Homework 5. Stat 545-Daniel Dinsdale

Here I present some plots from the Gapminder data using the ggplot2 package including a comparison between similar scatterplots using this package and the lattice package.

Preliminaries:

I used the Gapminder data as mentioned previously and the following three packages. Furthermore I created a new data frame called jDat which removed Oceania from gDat.

gDat <- read.delim("gapminderDataFiveYear.txt")
library(lattice)
library(plyr)
library(ggplot2)
jDat <- droplevels(subset(gDat, continent != "Oceania"))

Stripplot:

First of all I created two stripplots using ggplot. Here I included box plots and stripplots for each year regarding life expectancy. The two plots show how easy it is to adjust colours within the ggplot2 package. Note that here I removed Oceania from the data.

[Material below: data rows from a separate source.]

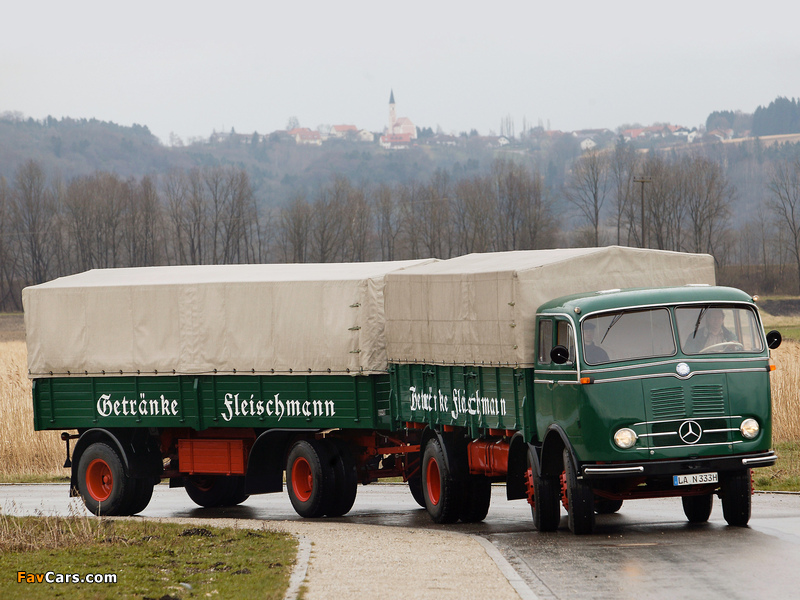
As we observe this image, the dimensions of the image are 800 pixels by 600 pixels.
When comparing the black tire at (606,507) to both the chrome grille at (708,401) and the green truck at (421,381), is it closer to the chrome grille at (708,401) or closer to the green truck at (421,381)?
the green truck at (421,381)

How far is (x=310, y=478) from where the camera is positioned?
1839cm

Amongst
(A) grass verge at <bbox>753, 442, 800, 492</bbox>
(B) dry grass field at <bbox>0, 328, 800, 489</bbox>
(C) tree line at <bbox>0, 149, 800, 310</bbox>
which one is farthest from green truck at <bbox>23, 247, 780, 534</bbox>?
(C) tree line at <bbox>0, 149, 800, 310</bbox>

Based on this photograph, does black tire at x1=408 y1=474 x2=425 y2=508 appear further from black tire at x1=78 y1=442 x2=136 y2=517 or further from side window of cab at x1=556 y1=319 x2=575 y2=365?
side window of cab at x1=556 y1=319 x2=575 y2=365

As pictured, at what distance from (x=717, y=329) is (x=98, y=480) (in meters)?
10.7

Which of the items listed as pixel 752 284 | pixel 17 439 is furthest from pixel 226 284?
pixel 752 284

p1 <- ggplot(jDat, aes(x = factor(year), y = lifeExp, colour = year))
p1 + geom_boxplot() + geom_point()

plot of chunk unnamed-chunk-2


p2 <- ggplot(jDat, aes(x = factor(year), y = lifeExp))
p2 + geom_boxplot(aes(fill = factor(year))) + geom_point()

plot of chunk unnamed-chunk-2

Scatterplot:

Here is created two scatterplots comparing the log of GDP per capita and life expectancy for the years 1952 and 2007. Furthermore I included a colour scheme relating to continents and added a dotplot along the x-axis to show density of life expectancy for certain GDP values.

jYear <- c(1952, 2007)
yDat <- subset(gDat, year %in% jYear)
p3 <- ggplot(yDat, aes(x = gdpPercap, y = lifeExp, colour = continent))
p3 + geom_point() + scale_x_log10() + geom_dotplot() + facet_grid(~year)
## stat_bindot: binwidth defaulted to range/30. Use 'binwidth = x' to adjust
## this. stat_bindot: binwidth defaulted to range/30. Use 'binwidth = x' to
## adjust this.

plot of chunk unnamed-chunk-3

Lattice and ggplot2 comparison:

Here is a direct comparison between scatterplots of GDP per capita with life expectancy using ggplot at first and then lattice second. It is immediately obvious that with less text ggplot2 creates a more attractive graph with a less obtrusive key. The only downside is the x-axis label on the ggplot graph using powers to represent numbers.

p4g <- ggplot(jDat, aes(x = gdpPercap, y = lifeExp, colour = continent))
p4g + geom_point() + scale_x_log10()

plot of chunk unnamed-chunk-4

p4l <- xyplot(lifeExp ~ gdpPercap, jDat, grid = TRUE, scales = list(x = list(log = 10, 
    equispaced.log = FALSE)), group = continent, auto.key = TRUE)
p4l

plot of chunk unnamed-chunk-4

Some new graph types:

Finally I experimented with ggplot2. Here I present some graphs that I created with the package.

First up is a histogram of life expectancy for all continents except Oceania. Here I added a colour palate that changed as the density or height of the bars increased.

p5 <- ggplot(jDat, aes(x = lifeExp))
p5 + geom_histogram(aes(fill = ..count..)) + scale_fill_gradient("Count", low = "green", 
    high = "red")
## stat_bin: binwidth defaulted to range/30. Use 'binwidth = x' to adjust
## this.

plot of chunk unnamed-chunk-5

Next a similar histogram is used except this time the colours should what proportion of each bar is due to certain continents. Following this another plot is used to show the same results but in a different manner. This plot in my eyes is rather confusing however!

p6 <- ggplot(jDat, aes(x = lifeExp, fill = continent))
p6 + geom_bar()
## stat_bin: binwidth defaulted to range/30. Use 'binwidth = x' to adjust
## this.

plot of chunk unnamed-chunk-6

p6 + geom_bar(position = "fill")  #apparently this is a thing.
## stat_bin: binwidth defaulted to range/30. Use 'binwidth = x' to adjust
## this.

plot of chunk unnamed-chunk-6

Finally I produced a scatterplot for each continent except Oceania of GDP per capita and life expectancy. Here each plot includes a smoothed conditional mean with confidence bounds.

p7 <- ggplot(jDat, aes(x = gdpPercap, y = lifeExp, colour = continent))
p7 + geom_point() + scale_x_log10() + geom_smooth(colour = "black") + facet_grid(~continent)
## geom_smooth: method="auto" and size of largest group is <1000, so using
## loess. Use 'method = x' to change the smoothing method. geom_smooth:
## method="auto" and size of largest group is <1000, so using loess. Use
## 'method = x' to change the smoothing method. geom_smooth: method="auto"
## and size of largest group is <1000, so using loess. Use 'method = x' to
## change the smoothing method. geom_smooth: method="auto" and size of
## largest group is <1000, so using loess. Use 'method = x' to change the
## smoothing method.

plot of chunk unnamed-chunk-7